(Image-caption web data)
---+---

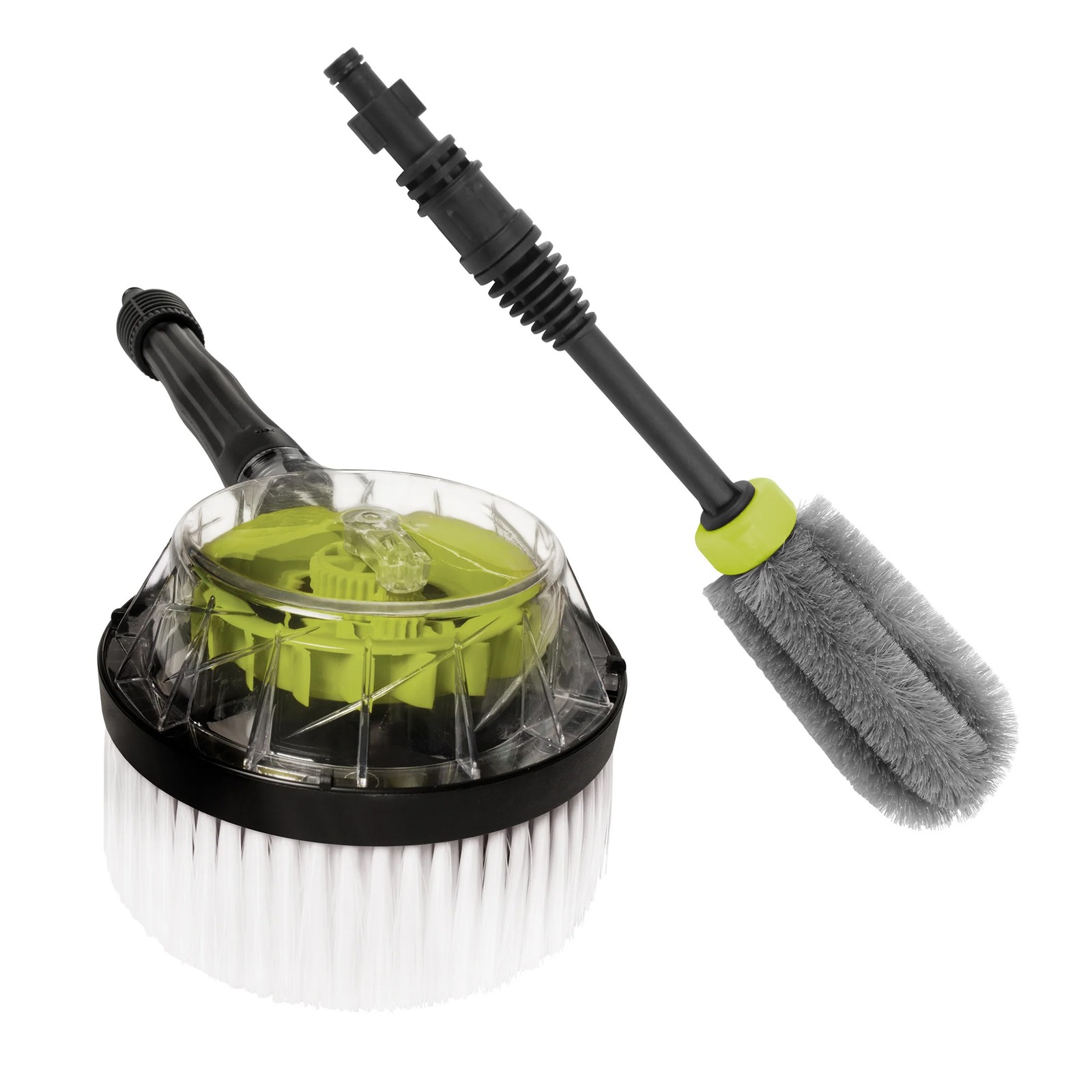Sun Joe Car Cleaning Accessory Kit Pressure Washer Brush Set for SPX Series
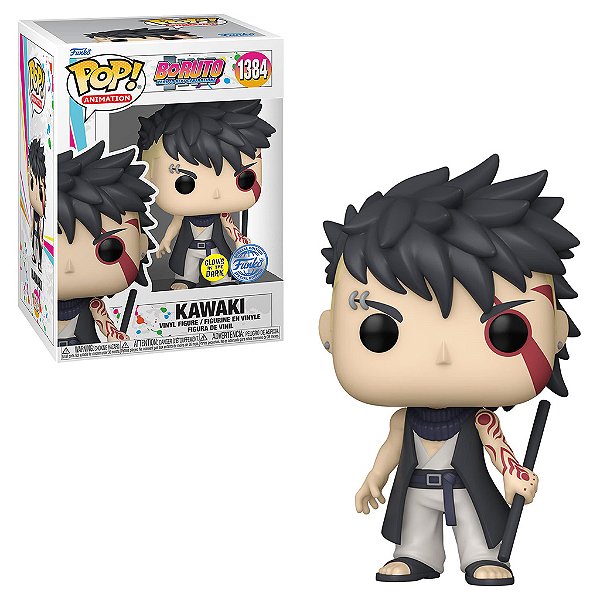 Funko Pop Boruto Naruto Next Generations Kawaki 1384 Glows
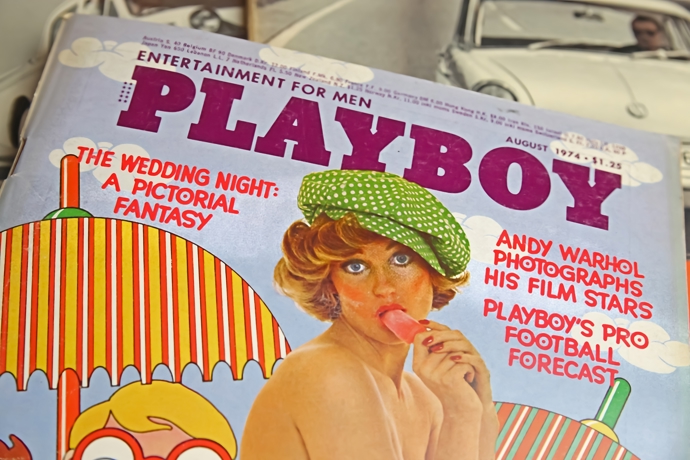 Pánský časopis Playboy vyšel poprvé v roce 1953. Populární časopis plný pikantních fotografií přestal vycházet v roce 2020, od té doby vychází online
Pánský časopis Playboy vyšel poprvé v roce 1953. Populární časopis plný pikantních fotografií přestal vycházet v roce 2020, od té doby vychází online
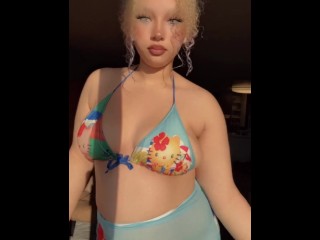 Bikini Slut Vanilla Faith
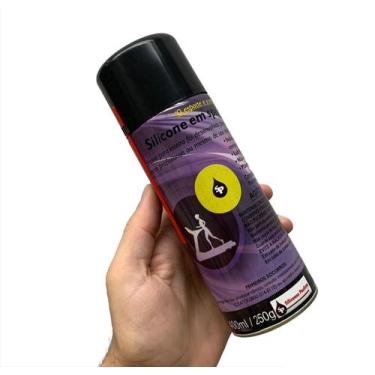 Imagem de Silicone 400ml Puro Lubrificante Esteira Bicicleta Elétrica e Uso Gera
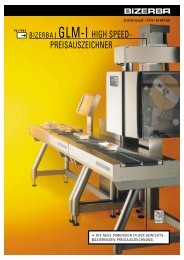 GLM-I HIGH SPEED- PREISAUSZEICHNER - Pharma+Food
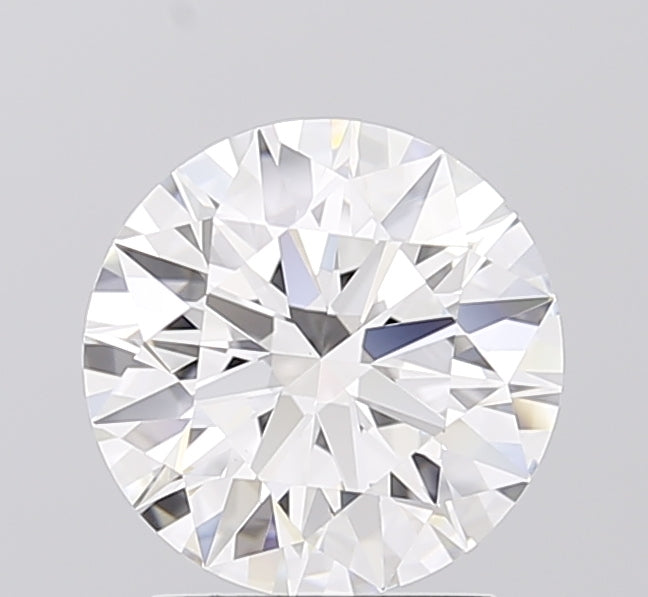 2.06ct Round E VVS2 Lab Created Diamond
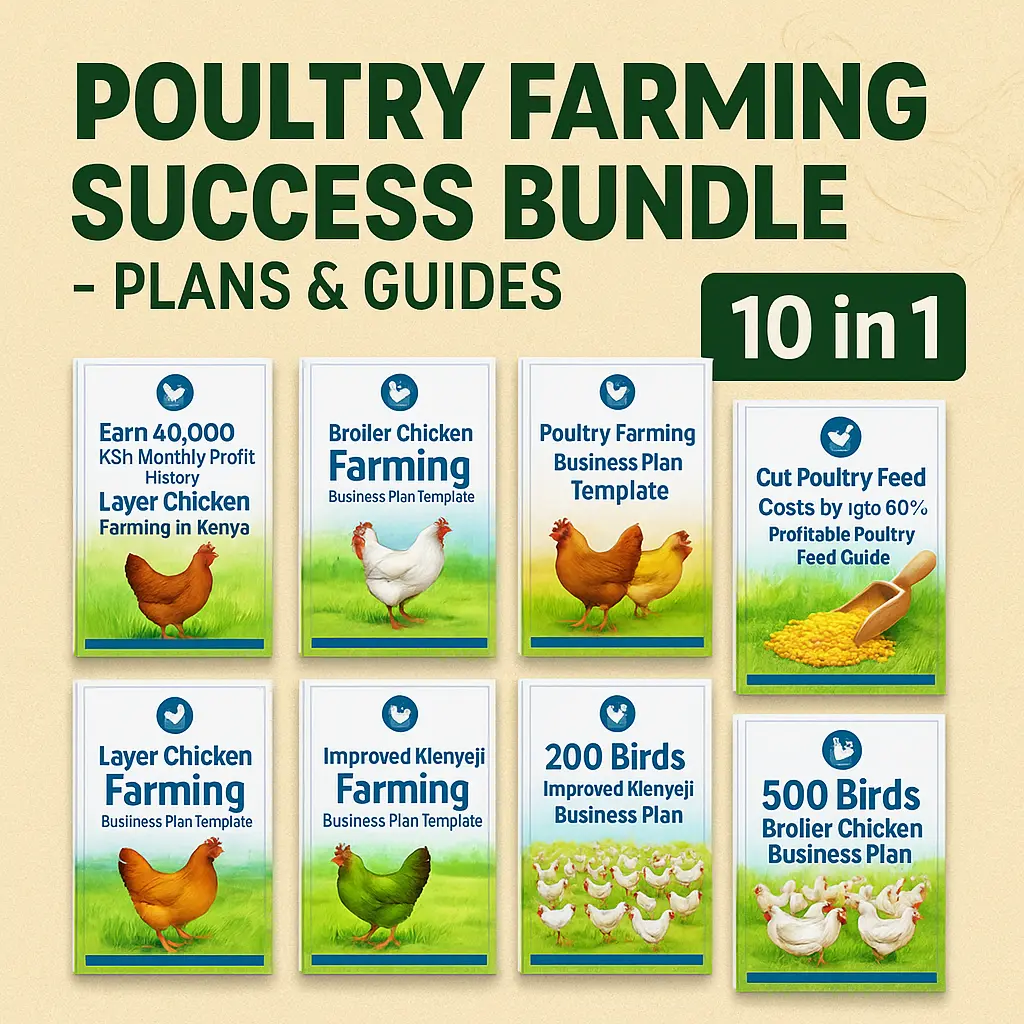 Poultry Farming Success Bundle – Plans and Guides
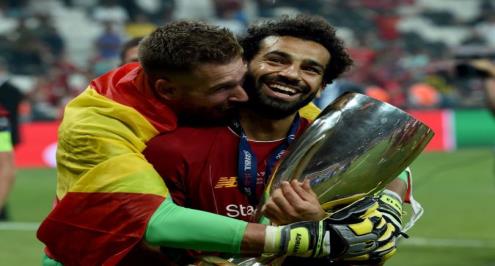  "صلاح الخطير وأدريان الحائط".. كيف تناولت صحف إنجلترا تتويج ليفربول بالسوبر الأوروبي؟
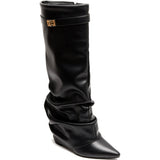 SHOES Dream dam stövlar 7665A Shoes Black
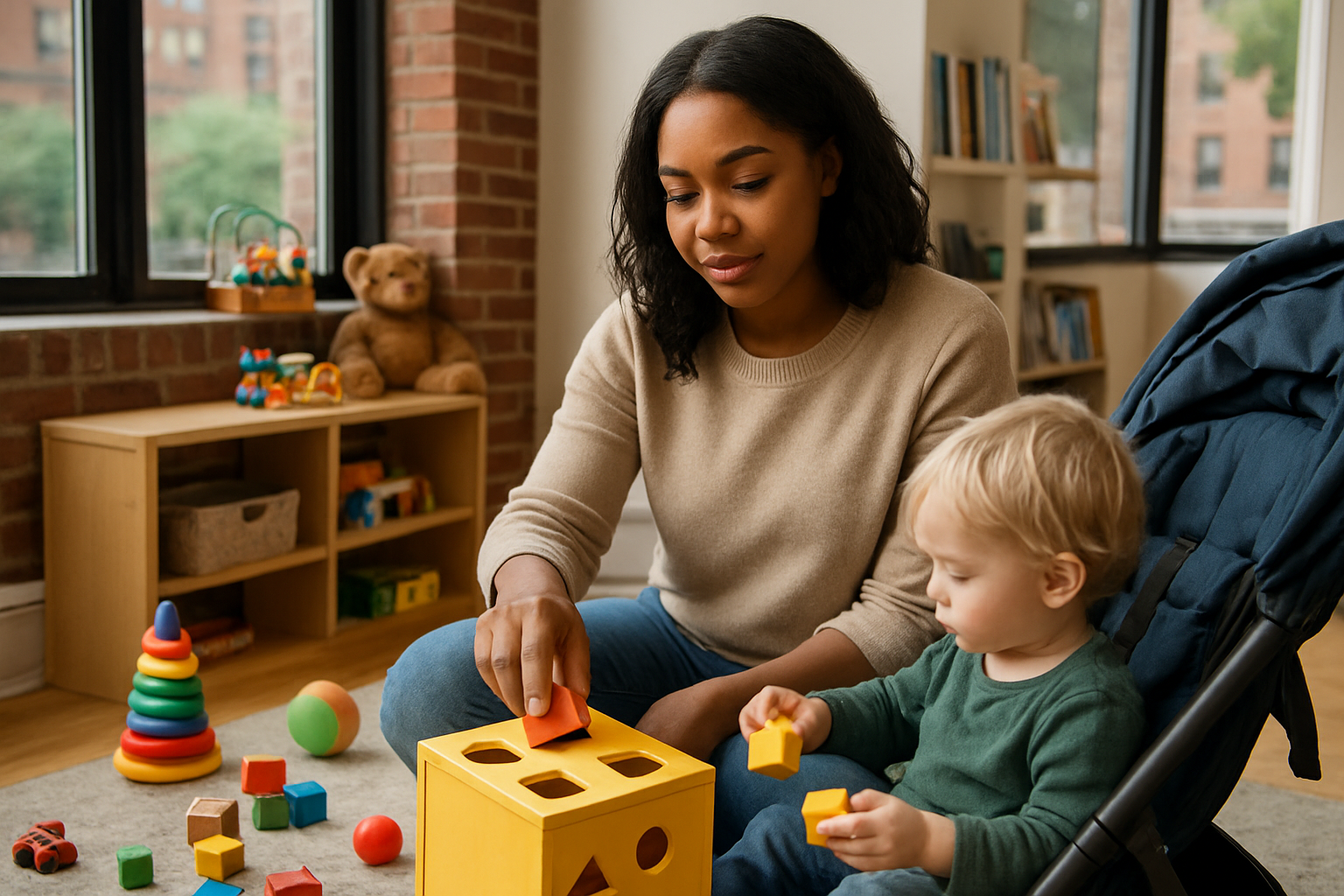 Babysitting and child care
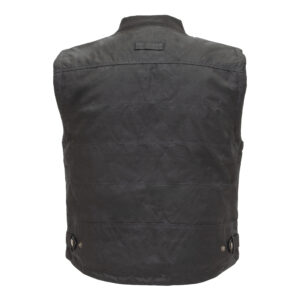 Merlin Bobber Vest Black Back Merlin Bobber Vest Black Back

---+---

Task details: An exact restatement of the entries above is needed; no picture may appear in it.

Answer for the task:
Sun Joe Car Cleaning Accessory Kit Pressure Washer Brush Set for SPX Series
 Funko Pop Boruto Naruto Next Generations Kawaki 1384 Glows
 Pánský časopis Playboy vyšel poprvé v roce 1953. Populární časopis plný pikantních fotografií přestal vycházet v roce 2020, od té doby vychází online
Pánský časopis Playboy vyšel poprvé v roce 1953. Populární časopis plný pikantních fotografií přestal vycházet v roce 2020, od té doby vychází online
 Bikini Slut Vanilla Faith
 Imagem de Silicone 400ml Puro Lubrificante Esteira Bicicleta Elétrica e Uso Gera
 GLM-I HIGH SPEED- PREISAUSZEICHNER - Pharma+Food
 2.06ct Round E VVS2 Lab Created Diamond
 Poultry Farming Success Bundle – Plans and Guides
  "صلاح الخطير وأدريان الحائط".. كيف تناولت صحف إنجلترا تتويج ليفربول بالسوبر الأوروبي؟
 SHOES Dream dam stövlar 7665A Shoes Black
 Babysitting and child care
 Merlin Bobber Vest Black Back Merlin Bobber Vest Black Back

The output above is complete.